(Stored data)

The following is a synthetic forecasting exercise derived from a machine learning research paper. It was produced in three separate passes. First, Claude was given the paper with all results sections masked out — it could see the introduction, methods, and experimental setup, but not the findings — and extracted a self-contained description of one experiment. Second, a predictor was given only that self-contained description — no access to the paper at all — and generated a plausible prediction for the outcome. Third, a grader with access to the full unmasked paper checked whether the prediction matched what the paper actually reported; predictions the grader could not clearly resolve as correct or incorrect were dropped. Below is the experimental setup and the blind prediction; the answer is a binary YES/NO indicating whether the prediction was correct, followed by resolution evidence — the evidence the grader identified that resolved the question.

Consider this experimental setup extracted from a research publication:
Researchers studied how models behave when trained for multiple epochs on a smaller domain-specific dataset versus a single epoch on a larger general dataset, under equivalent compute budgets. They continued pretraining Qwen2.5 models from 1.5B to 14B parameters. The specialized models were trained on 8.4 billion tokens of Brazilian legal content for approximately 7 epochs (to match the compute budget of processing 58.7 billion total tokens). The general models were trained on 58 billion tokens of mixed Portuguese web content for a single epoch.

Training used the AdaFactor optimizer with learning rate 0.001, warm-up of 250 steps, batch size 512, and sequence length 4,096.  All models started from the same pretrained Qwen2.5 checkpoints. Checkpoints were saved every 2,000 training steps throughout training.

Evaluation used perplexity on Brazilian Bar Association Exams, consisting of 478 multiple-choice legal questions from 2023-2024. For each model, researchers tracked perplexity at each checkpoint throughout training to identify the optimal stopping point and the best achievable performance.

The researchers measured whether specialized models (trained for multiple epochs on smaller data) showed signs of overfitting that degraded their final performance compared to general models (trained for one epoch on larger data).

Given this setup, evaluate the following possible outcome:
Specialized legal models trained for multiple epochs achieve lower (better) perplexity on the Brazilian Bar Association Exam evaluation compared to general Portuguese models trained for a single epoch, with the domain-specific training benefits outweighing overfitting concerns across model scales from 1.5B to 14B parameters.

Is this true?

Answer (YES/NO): YES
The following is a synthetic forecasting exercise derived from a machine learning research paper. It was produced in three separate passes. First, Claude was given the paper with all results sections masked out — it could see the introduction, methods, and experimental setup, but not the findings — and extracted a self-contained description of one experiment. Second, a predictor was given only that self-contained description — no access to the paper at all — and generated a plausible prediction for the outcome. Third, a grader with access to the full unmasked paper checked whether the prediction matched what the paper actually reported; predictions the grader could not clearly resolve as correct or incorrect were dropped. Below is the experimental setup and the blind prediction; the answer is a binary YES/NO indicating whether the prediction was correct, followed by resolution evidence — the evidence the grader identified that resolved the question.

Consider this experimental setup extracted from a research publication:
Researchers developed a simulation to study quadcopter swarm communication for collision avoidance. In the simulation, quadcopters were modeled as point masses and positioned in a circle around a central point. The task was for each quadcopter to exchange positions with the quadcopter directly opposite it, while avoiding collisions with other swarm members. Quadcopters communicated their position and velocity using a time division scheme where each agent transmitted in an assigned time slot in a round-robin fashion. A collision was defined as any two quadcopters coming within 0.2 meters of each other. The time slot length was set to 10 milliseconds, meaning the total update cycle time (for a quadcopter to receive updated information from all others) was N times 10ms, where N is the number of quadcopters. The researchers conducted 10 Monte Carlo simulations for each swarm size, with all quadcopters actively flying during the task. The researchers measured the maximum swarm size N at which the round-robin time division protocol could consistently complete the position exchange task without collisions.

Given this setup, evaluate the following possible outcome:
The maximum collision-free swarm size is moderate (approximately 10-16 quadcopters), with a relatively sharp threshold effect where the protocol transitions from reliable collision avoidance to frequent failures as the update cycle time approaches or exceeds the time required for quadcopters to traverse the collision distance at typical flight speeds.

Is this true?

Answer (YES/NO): NO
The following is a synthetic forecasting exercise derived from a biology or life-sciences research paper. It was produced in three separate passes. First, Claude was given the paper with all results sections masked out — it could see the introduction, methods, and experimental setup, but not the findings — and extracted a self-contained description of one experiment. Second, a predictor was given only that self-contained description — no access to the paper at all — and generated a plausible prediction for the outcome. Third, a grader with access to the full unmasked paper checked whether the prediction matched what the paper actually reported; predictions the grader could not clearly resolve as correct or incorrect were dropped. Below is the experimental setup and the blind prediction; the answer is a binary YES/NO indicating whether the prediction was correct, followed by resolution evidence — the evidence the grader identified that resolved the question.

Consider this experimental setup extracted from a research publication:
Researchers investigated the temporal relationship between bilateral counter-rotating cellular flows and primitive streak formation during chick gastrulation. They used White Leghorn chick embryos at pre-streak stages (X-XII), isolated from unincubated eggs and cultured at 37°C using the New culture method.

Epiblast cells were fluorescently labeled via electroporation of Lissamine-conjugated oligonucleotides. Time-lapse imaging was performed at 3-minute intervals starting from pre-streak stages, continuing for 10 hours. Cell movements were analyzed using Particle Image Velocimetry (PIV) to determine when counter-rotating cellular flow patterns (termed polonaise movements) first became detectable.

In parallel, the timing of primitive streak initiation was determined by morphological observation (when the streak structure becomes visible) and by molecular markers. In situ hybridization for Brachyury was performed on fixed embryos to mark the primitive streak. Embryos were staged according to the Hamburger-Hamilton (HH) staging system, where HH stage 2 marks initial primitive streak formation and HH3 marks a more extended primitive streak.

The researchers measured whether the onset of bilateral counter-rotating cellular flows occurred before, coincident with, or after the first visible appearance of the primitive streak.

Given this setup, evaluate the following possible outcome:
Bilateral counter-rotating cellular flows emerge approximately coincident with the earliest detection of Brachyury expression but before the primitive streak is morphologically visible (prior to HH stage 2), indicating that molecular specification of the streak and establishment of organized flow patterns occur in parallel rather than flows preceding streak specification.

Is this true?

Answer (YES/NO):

Your instructions
The records above must be retyped in full. Keep each one exactly as it is.

Response area
The following is a synthetic forecasting exercise derived from a machine learning research paper. It was produced in three separate passes. First, Claude was given the paper with all results sections masked out — it could see the introduction, methods, and experimental setup, but not the findings — and extracted a self-contained description of one experiment. Second, a predictor was given only that self-contained description — no access to the paper at all — and generated a plausible prediction for the outcome. Third, a grader with access to the full unmasked paper checked whether the prediction matched what the paper actually reported; predictions the grader could not clearly resolve as correct or incorrect were dropped. Below is the experimental setup and the blind prediction; the answer is a binary YES/NO indicating whether the prediction was correct, followed by resolution evidence — the evidence the grader identified that resolved the question.

Consider this experimental setup extracted from a research publication:
Researchers studied how models behave when trained for multiple epochs on a smaller domain-specific dataset versus a single epoch on a larger general dataset, under equivalent compute budgets. They continued pretraining Qwen2.5 models from 1.5B to 14B parameters. The specialized models were trained on 8.4 billion tokens of Brazilian legal content for approximately 7 epochs (to match the compute budget of processing 58.7 billion total tokens). The general models were trained on 58 billion tokens of mixed Portuguese web content for a single epoch.

Training used the AdaFactor optimizer with learning rate 0.001, warm-up of 250 steps, batch size 512, and sequence length 4,096.  All models started from the same pretrained Qwen2.5 checkpoints. Checkpoints were saved every 2,000 training steps throughout training.

Evaluation used perplexity on Brazilian Bar Association Exams, consisting of 478 multiple-choice legal questions from 2023-2024. For each model, researchers tracked perplexity at each checkpoint throughout training to identify the optimal stopping point and the best achievable performance.

The researchers measured whether specialized models (trained for multiple epochs on smaller data) showed signs of overfitting that degraded their final performance compared to general models (trained for one epoch on larger data).

Given this setup, evaluate the following possible outcome:
Specialized legal models trained for multiple epochs achieve lower (better) perplexity on the Brazilian Bar Association Exam evaluation compared to general Portuguese models trained for a single epoch, with the domain-specific training benefits outweighing overfitting concerns across model scales from 1.5B to 14B parameters.

Is this true?

Answer (YES/NO): YES
The following is a synthetic forecasting exercise derived from a machine learning research paper. It was produced in three separate passes. First, Claude was given the paper with all results sections masked out — it could see the introduction, methods, and experimental setup, but not the findings — and extracted a self-contained description of one experiment. Second, a predictor was given only that self-contained description — no access to the paper at all — and generated a plausible prediction for the outcome. Third, a grader with access to the full unmasked paper checked whether the prediction matched what the paper actually reported; predictions the grader could not clearly resolve as correct or incorrect were dropped. Below is the experimental setup and the blind prediction; the answer is a binary YES/NO indicating whether the prediction was correct, followed by resolution evidence — the evidence the grader identified that resolved the question.

Consider this experimental setup extracted from a research publication:
Researchers developed a simulation to study quadcopter swarm communication for collision avoidance. In the simulation, quadcopters were modeled as point masses and positioned in a circle around a central point. The task was for each quadcopter to exchange positions with the quadcopter directly opposite it, while avoiding collisions with other swarm members. Quadcopters communicated their position and velocity using a time division scheme where each agent transmitted in an assigned time slot in a round-robin fashion. A collision was defined as any two quadcopters coming within 0.2 meters of each other. The time slot length was set to 10 milliseconds, meaning the total update cycle time (for a quadcopter to receive updated information from all others) was N times 10ms, where N is the number of quadcopters. The researchers conducted 10 Monte Carlo simulations for each swarm size, with all quadcopters actively flying during the task. The researchers measured the maximum swarm size N at which the round-robin time division protocol could consistently complete the position exchange task without collisions.

Given this setup, evaluate the following possible outcome:
The maximum collision-free swarm size is moderate (approximately 10-16 quadcopters), with a relatively sharp threshold effect where the protocol transitions from reliable collision avoidance to frequent failures as the update cycle time approaches or exceeds the time required for quadcopters to traverse the collision distance at typical flight speeds.

Is this true?

Answer (YES/NO): NO
The following is a synthetic forecasting exercise derived from a biology or life-sciences research paper. It was produced in three separate passes. First, Claude was given the paper with all results sections masked out — it could see the introduction, methods, and experimental setup, but not the findings — and extracted a self-contained description of one experiment. Second, a predictor was given only that self-contained description — no access to the paper at all — and generated a plausible prediction for the outcome. Third, a grader with access to the full unmasked paper checked whether the prediction matched what the paper actually reported; predictions the grader could not clearly resolve as correct or incorrect were dropped. Below is the experimental setup and the blind prediction; the answer is a binary YES/NO indicating whether the prediction was correct, followed by resolution evidence — the evidence the grader identified that resolved the question.

Consider this experimental setup extracted from a research publication:
Researchers investigated the temporal relationship between bilateral counter-rotating cellular flows and primitive streak formation during chick gastrulation. They used White Leghorn chick embryos at pre-streak stages (X-XII), isolated from unincubated eggs and cultured at 37°C using the New culture method.

Epiblast cells were fluorescently labeled via electroporation of Lissamine-conjugated oligonucleotides. Time-lapse imaging was performed at 3-minute intervals starting from pre-streak stages, continuing for 10 hours. Cell movements were analyzed using Particle Image Velocimetry (PIV) to determine when counter-rotating cellular flow patterns (termed polonaise movements) first became detectable.

In parallel, the timing of primitive streak initiation was determined by morphological observation (when the streak structure becomes visible) and by molecular markers. In situ hybridization for Brachyury was performed on fixed embryos to mark the primitive streak. Embryos were staged according to the Hamburger-Hamilton (HH) staging system, where HH stage 2 marks initial primitive streak formation and HH3 marks a more extended primitive streak.

The researchers measured whether the onset of bilateral counter-rotating cellular flows occurred before, coincident with, or after the first visible appearance of the primitive streak.

Given this setup, evaluate the following possible outcome:
Bilateral counter-rotating cellular flows emerge approximately coincident with the earliest detection of Brachyury expression but before the primitive streak is morphologically visible (prior to HH stage 2), indicating that molecular specification of the streak and establishment of organized flow patterns occur in parallel rather than flows preceding streak specification.

Is this true?

Answer (YES/NO):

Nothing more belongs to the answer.